Et finalement, ce qui nous fait tenir dans la foi, ce n’est pas notre effort intellectuel, ce n’est même pas notre attention à la prière. Ce qui nous fait tenir dans la foi, c’est qu’elle est une vertu théologale, c’est-à-dire un pur don de Dieu. Comme l’enseigne le Concile Vatican II, dans sa déclaration sur la liberté religieuse Dignitatus humanae : l’être humain « ne peut adhérer au Dieu révélé, que si, attiré par le Père, il met raisonnablement et librement sa foi en Dieu » (DH 10). « Nul ne vient au Père, si ce n’est moi qui l’attire » (Jean 14,6), nous dit Jésus.
Laissons-nous donc attirer par le Père ; abandonnons dans ses mains nos doutes, nos déserts spirituels, nos interrogations sur la vérité de notre religion, nos scepticismes sur la fidélité de certains membres de l’Eglise, nos incompréhensions de nombreux passages de la Bible, nos difficultés à comprendre certains dogmes.

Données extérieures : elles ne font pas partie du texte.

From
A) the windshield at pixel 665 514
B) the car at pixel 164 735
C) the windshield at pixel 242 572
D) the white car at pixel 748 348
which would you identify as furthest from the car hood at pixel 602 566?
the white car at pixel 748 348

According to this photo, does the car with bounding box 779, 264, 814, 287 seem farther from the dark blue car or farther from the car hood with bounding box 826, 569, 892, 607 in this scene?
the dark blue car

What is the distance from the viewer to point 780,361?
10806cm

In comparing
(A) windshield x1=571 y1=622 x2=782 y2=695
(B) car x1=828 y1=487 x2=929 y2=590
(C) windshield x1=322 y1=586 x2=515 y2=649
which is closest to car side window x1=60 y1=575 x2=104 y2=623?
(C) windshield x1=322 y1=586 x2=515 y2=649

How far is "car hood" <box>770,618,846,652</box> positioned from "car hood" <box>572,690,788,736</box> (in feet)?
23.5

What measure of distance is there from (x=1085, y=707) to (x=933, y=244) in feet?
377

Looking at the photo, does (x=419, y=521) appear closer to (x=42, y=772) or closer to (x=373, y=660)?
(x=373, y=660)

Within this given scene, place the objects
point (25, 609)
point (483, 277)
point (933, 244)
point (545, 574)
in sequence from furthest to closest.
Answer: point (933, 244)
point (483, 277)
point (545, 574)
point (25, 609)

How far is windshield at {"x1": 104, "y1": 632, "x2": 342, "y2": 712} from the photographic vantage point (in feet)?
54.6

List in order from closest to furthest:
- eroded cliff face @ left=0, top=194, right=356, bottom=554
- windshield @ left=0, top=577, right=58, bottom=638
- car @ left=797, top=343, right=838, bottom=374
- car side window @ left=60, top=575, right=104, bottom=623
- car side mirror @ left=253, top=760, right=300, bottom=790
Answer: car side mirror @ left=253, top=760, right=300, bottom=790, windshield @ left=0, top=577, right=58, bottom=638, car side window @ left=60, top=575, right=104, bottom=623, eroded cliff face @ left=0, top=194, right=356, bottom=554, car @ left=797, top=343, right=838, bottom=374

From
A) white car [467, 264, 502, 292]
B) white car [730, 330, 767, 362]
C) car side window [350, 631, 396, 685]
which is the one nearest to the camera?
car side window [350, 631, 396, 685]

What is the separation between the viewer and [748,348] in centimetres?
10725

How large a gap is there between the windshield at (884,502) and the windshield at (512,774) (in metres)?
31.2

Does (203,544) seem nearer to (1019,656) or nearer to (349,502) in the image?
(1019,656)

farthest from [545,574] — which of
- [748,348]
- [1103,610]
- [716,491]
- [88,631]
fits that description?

Abandonnons au Père la foi qu’il nous a lui-même donnée ; et alors, l’Esprit-Saint pourra vraiment faire son œuvre en nous, il nous « guidera vers la vérité tout entière », comme le promet Jésus (Jean 16,13).

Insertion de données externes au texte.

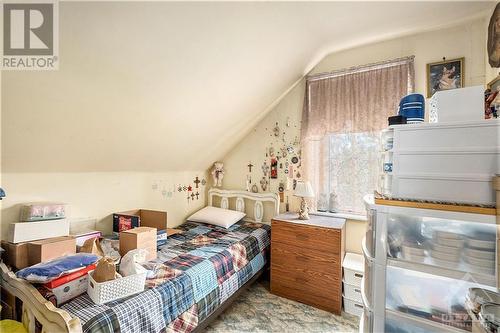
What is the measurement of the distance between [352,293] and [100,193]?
9.03 feet

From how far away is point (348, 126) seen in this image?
102 inches

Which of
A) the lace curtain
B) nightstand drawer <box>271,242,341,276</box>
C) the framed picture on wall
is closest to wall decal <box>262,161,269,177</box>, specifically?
the lace curtain

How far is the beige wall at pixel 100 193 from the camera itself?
1.79 metres

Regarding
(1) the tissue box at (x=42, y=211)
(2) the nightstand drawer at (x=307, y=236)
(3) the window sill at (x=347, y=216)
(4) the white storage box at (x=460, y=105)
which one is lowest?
(2) the nightstand drawer at (x=307, y=236)

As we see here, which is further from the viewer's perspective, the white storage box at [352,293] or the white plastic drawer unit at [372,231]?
the white storage box at [352,293]

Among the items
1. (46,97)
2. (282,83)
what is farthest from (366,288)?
(46,97)

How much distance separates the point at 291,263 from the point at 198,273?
3.59ft

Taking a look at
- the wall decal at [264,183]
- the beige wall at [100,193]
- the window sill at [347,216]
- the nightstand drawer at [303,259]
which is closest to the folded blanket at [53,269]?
the beige wall at [100,193]

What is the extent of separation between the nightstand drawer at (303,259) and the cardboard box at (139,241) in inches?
50.3

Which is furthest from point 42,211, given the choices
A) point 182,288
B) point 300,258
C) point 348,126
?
point 348,126

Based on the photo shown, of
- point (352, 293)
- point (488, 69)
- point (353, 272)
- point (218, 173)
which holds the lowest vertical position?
point (352, 293)

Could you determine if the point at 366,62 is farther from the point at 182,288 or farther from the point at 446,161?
the point at 182,288

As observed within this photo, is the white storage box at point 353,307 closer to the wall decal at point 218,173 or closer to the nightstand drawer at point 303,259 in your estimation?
the nightstand drawer at point 303,259

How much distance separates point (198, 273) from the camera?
179 cm
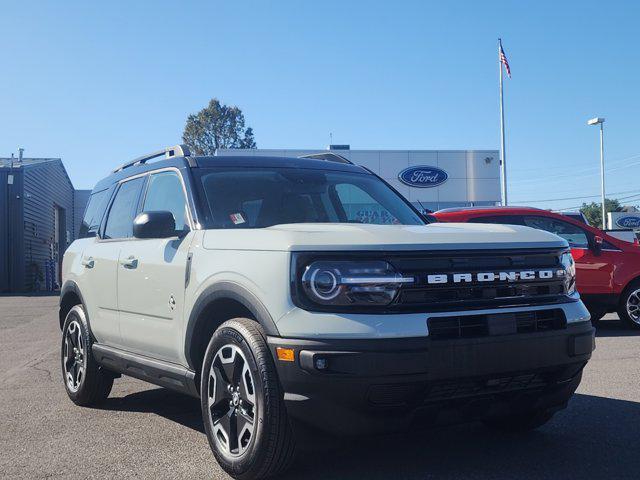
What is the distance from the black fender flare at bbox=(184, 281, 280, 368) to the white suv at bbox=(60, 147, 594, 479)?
0.01 metres

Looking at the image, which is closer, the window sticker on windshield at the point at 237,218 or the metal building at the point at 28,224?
the window sticker on windshield at the point at 237,218

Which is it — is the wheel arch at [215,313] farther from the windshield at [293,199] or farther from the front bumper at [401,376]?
the windshield at [293,199]

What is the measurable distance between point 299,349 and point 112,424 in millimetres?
2652

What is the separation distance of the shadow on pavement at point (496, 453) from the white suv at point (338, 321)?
0.23 meters

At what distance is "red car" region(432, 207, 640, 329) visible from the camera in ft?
34.0

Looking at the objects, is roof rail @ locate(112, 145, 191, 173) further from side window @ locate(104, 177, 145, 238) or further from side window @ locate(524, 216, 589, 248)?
side window @ locate(524, 216, 589, 248)

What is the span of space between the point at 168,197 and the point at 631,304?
7803 mm

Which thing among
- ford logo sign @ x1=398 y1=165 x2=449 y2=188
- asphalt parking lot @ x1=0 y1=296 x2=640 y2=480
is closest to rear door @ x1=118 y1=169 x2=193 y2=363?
asphalt parking lot @ x1=0 y1=296 x2=640 y2=480

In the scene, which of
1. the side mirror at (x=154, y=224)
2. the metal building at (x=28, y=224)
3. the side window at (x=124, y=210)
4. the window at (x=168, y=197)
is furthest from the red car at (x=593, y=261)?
the metal building at (x=28, y=224)

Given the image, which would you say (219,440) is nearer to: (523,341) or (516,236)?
(523,341)

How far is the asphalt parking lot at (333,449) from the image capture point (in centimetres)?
401

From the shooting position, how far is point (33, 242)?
3198 cm

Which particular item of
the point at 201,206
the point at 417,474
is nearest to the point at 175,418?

Que cette année de la foi soit donc pour nous tous un plus grand abandon à l’Esprit-Saint, afin que nous "croyions à Dieu", que nous "croyions Dieu" mais surtout, que nous "croyions en Dieu", car seule cette confiance nous convertit et nous ouvre le chemin du salut.
Qu’il est beau de croire ! Qu’il est solide d’être éclairé par la foi ! Qu’il est doux de se savoir éternellement aimés du Seigneur !
Bonne année de la foi ! Amen.
[1] Benoît XVI, Lettre Motu Proprio Porta Fidei, §2.